Kurzbeschreibung, übernommen:
Fesselnd geschrieben und brillant recherchiert: Ein rasanter Thriller vor dem Hintergrund der Olympischen Spiele 1936 in Berlin
Ein Komplott jenseits aller Vorstellungskraft, dazu ersonnen, die ganze Welt zu erschüttern.
Berlin, 1936. Zu den Olympischen Spielen zeigt sich die Reichshauptstadt glamourös und weltoffen. Um den guten Eindruck bei Gästen und Reportern aus aller Welt zu bewahren, muss sich Hermann Schmidt vom Propagandaministerium mit hasserfüllten Schlägern und einer Widerstandsgruppe auseinandersetzen, die regimefeindliche Plakate aufhängt. Sein Leben gerät vollends aus der Bahn, als er sich in die Kunststudentin Anna Kollmann verliebt, die zu den Umstürzlern gehört. Unterdessen gerät auch der Zeppelin-Steward Georg Finkbeiner zwischen die Fronten und deckt ein schreckliches Geheimnis auf: Hinter der Fahrt der Hindenburg zur Eröffnungsfeier der Spiele steckt weit mehr als reine Propaganda. Ein perfider Plan jenseits aller Vorstellungskraft, dazu ersonnen, die Welt zu erschüttern.

Meine Meinung:
Cover und Buchtitel, sowie der Klappentext machten mich neugierig auf das Buch. Ich hatte dann das Glück, dass ich das eBook und Hörbuch herunterladen konnte. Diese Kombination gefällt mir immer besser. Vorab habe ich gehört und war sofort gefesselt, denn der Sprecher Josef Vossenkuhl hat es so hervorragend gelesen, ich konnte kaum aufhören und Pausen einlegen. Er hat die Stimmen, Tonlagen und Dialekte so toll getroffen und mich damit begeistert. Allerdings passiert es mir bei Hörbüchern immer wieder, dass ich so furchtbar neugierig auf die Entwicklung bin und dann zum Buch greifen muss. Weil ich so einfach schneller mehr erfahre. Aber diesmal habe ich es fast bis zum Ende geschafft, bevor ich allzu neugierig wurde.
Dies zeigt mir aber auch, dass der Autor es bestens verstanden hat, ein Buch mit historischem Hintergrund spannend zu gestalten. Er berichtet von einem relativ kurzen, aber überaus ereignisreichen Zeitraum. Berlin 1936, die olympischen Spiele sollen bald beginnen und das Land soll sich hervorragend präsentieren. Wir wissen heute, dass dies alles nur Schau war. Aber die meisten Menschen waren damals beeindruckt.
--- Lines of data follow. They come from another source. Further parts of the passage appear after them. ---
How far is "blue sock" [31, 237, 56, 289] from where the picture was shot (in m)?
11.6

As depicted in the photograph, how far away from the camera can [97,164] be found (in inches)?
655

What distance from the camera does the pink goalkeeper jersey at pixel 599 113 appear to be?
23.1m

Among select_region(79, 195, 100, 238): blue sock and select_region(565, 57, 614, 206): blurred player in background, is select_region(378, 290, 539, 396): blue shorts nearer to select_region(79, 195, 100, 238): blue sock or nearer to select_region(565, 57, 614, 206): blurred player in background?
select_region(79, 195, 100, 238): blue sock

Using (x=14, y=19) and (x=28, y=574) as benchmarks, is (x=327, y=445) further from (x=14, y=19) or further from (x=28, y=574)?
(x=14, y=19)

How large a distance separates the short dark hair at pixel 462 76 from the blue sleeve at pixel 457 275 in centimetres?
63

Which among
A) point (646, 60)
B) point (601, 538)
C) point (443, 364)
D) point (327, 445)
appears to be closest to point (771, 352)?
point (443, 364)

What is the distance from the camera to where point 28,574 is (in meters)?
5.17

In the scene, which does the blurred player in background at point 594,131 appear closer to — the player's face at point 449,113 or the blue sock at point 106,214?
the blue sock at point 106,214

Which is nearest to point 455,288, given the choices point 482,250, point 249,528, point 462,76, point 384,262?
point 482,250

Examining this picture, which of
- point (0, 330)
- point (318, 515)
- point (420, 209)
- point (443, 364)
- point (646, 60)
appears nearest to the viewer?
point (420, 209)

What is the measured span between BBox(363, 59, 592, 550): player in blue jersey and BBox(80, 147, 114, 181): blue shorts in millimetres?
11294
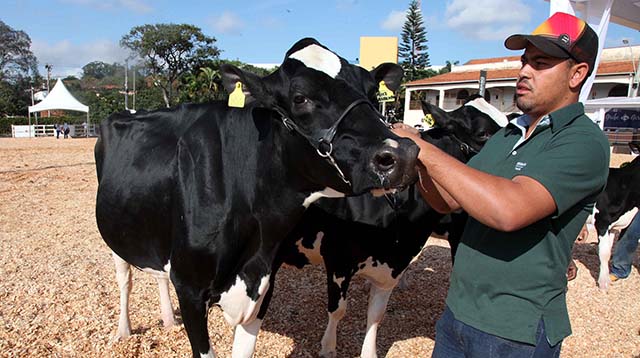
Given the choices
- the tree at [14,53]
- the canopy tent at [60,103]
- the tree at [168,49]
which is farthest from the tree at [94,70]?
the canopy tent at [60,103]

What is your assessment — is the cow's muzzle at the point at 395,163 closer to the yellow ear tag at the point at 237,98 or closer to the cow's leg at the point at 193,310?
the yellow ear tag at the point at 237,98

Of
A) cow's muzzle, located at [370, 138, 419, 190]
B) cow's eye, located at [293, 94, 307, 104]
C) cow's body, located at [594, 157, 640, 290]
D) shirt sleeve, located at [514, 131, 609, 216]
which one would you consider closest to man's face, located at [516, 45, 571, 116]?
shirt sleeve, located at [514, 131, 609, 216]

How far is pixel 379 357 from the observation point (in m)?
4.30

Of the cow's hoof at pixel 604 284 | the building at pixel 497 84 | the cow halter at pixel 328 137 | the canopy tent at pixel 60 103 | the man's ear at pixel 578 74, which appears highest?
the building at pixel 497 84

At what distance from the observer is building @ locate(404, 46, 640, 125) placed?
120 ft

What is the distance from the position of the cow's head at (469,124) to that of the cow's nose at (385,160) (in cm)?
258

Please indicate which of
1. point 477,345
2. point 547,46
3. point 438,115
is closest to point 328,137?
point 547,46

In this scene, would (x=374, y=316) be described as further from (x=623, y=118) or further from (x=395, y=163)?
(x=623, y=118)

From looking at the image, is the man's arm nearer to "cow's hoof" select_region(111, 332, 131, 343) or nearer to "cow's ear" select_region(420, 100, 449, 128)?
"cow's ear" select_region(420, 100, 449, 128)

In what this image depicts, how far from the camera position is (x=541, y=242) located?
1.79 metres

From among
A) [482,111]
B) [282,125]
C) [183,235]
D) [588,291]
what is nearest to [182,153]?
[183,235]

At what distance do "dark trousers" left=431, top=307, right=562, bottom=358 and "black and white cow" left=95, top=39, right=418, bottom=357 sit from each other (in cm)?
69

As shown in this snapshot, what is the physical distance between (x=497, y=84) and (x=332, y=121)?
145ft

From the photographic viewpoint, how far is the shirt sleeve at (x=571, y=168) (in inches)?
63.3
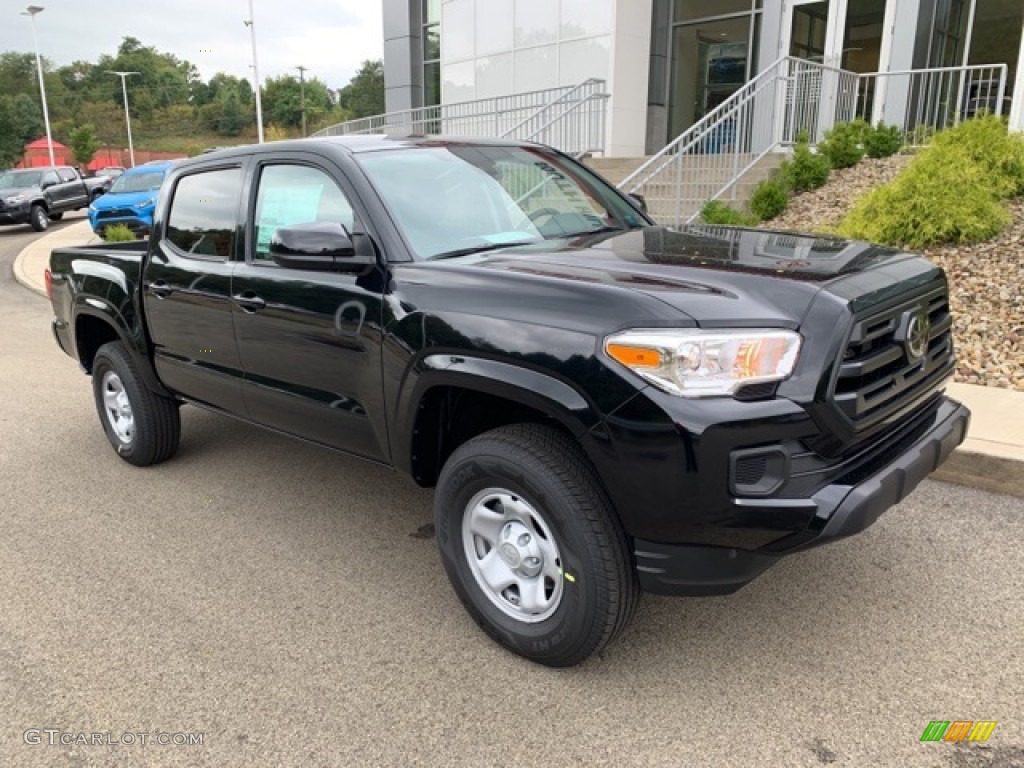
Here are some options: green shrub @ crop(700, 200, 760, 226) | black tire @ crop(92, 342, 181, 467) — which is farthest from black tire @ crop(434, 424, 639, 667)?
green shrub @ crop(700, 200, 760, 226)

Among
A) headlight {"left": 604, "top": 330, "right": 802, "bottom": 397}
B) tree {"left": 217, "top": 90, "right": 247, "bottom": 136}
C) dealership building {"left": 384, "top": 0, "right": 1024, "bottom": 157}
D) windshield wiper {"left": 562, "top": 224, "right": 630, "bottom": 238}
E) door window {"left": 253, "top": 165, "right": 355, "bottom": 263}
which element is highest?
tree {"left": 217, "top": 90, "right": 247, "bottom": 136}

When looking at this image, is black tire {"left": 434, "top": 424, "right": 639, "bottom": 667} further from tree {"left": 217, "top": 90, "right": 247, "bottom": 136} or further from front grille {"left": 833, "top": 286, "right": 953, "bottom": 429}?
tree {"left": 217, "top": 90, "right": 247, "bottom": 136}

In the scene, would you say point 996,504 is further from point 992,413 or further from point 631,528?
point 631,528

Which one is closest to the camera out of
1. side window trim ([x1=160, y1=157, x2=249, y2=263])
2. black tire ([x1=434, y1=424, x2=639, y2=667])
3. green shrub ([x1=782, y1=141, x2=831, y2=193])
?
black tire ([x1=434, y1=424, x2=639, y2=667])

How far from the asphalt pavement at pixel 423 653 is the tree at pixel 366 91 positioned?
3632 inches

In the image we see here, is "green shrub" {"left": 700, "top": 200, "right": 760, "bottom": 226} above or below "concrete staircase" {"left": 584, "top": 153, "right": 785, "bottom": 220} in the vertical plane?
below

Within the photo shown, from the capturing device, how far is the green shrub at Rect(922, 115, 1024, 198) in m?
8.29

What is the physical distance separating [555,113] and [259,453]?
12442mm

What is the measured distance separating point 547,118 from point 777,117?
5201mm

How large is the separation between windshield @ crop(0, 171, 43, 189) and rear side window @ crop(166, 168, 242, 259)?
23.3m

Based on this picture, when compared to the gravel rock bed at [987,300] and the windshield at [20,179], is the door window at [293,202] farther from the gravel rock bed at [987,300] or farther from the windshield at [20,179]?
the windshield at [20,179]

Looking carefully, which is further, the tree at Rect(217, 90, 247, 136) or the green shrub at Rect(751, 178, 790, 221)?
the tree at Rect(217, 90, 247, 136)

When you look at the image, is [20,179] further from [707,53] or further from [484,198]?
[484,198]

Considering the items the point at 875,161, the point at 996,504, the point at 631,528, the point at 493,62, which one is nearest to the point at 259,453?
the point at 631,528
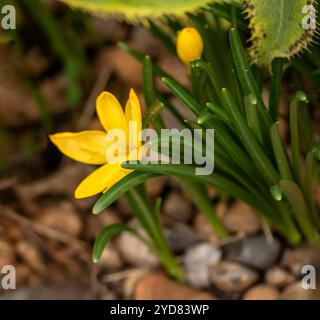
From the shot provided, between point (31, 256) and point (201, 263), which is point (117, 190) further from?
point (31, 256)

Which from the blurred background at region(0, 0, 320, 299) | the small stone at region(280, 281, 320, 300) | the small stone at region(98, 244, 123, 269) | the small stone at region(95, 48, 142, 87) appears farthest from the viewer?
the small stone at region(95, 48, 142, 87)

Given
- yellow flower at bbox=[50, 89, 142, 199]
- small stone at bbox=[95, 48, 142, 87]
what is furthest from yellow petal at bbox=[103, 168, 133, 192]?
small stone at bbox=[95, 48, 142, 87]

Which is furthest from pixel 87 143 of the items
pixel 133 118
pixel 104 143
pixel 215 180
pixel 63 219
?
pixel 63 219

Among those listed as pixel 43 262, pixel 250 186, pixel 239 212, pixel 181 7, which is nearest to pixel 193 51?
pixel 181 7

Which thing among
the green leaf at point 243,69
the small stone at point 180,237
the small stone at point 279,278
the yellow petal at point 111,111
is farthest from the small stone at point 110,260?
the green leaf at point 243,69

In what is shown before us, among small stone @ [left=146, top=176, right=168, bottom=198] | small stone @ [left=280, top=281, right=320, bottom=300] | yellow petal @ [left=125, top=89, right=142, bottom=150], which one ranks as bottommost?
small stone @ [left=280, top=281, right=320, bottom=300]

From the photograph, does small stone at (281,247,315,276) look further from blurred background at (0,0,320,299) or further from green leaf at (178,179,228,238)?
green leaf at (178,179,228,238)
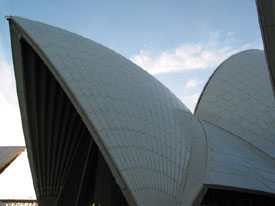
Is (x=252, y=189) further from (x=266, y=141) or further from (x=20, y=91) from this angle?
(x=20, y=91)

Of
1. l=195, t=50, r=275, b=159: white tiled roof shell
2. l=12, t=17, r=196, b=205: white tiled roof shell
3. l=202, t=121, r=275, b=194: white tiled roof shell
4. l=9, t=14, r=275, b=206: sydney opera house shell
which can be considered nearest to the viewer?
l=12, t=17, r=196, b=205: white tiled roof shell

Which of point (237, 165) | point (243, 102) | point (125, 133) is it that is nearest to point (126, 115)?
point (125, 133)

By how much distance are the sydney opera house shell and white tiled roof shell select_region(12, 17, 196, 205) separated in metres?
0.04

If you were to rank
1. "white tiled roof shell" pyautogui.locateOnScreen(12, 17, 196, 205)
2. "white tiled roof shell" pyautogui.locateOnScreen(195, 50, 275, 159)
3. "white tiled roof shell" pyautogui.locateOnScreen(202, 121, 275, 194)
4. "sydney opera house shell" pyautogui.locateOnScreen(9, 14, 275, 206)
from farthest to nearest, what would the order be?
1. "white tiled roof shell" pyautogui.locateOnScreen(195, 50, 275, 159)
2. "white tiled roof shell" pyautogui.locateOnScreen(202, 121, 275, 194)
3. "sydney opera house shell" pyautogui.locateOnScreen(9, 14, 275, 206)
4. "white tiled roof shell" pyautogui.locateOnScreen(12, 17, 196, 205)

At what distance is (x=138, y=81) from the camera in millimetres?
10328

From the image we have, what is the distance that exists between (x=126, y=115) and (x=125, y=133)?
3.05ft

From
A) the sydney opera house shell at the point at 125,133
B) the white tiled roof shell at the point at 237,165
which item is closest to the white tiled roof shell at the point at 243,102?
the sydney opera house shell at the point at 125,133

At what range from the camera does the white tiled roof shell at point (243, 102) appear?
12836 mm

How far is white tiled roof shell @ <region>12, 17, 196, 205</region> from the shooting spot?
642 centimetres

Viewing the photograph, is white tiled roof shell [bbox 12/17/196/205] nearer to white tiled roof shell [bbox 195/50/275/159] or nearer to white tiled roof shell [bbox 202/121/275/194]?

Bis auf diejenigen, die kritisch alles betrachteten und darauf aufmerksam machen wollten.
Ich lernte Anna und ihre Truppe kennen, die mit Plakaten und Flugblättern darauf hinweisen wollten. Natürlich wurde es ihnen nicht leicht gemacht. Außerdem lernte ich Hermann Schmidt, einen Beamten des Propagandaministeriums kennen. So ganz zufrieden war er mit der eigenen und allgemeinen Situation überhaupt nicht. Aber es war damals nicht leicht, aus der Sacher heraus zu kommen. Als letzte Hauptperson trat Georg Finkbeiner ins Rampenlicht. Er war von den Flugschiffen dermaßen begeistert, dass er sich freute, als er eine Arbeit als Zeppelin-Steward angeboten bekam.
Im Wechsel begleite ich alle drei und erfahre somit einiges. Es entwickelte sich nicht nur für sie überaus spannend und vor allem lebensgefährlich. Kein Wunder, dass ich an das Buch gefesselt wurde und hoffte, dass es zumindest für einige gut ausging.

Fazit:
Der Autor hat sehr gut recherchiert und tatsächliche Begebenheiten mit fiktiven kombiniert, ebenso hat er reale Personen auf erfundene treffen lassen. Mich hat das Buch wirklich sehr begeistert und ich gebe gerne eine Leseempfehlung, aber noch lieber eine Hörempfehlung. Denn es hat wirklich ungemein viel Spaß bereitet, dem Sprecher zuzuhören.

Für Buch und Hörbuch gebe ich jeweils fünf von fünf Sternen.

Bei den Verlagen und bei NetGalleyDE möchte ich mich vielmals für die Rezensionsexemplare bedanken.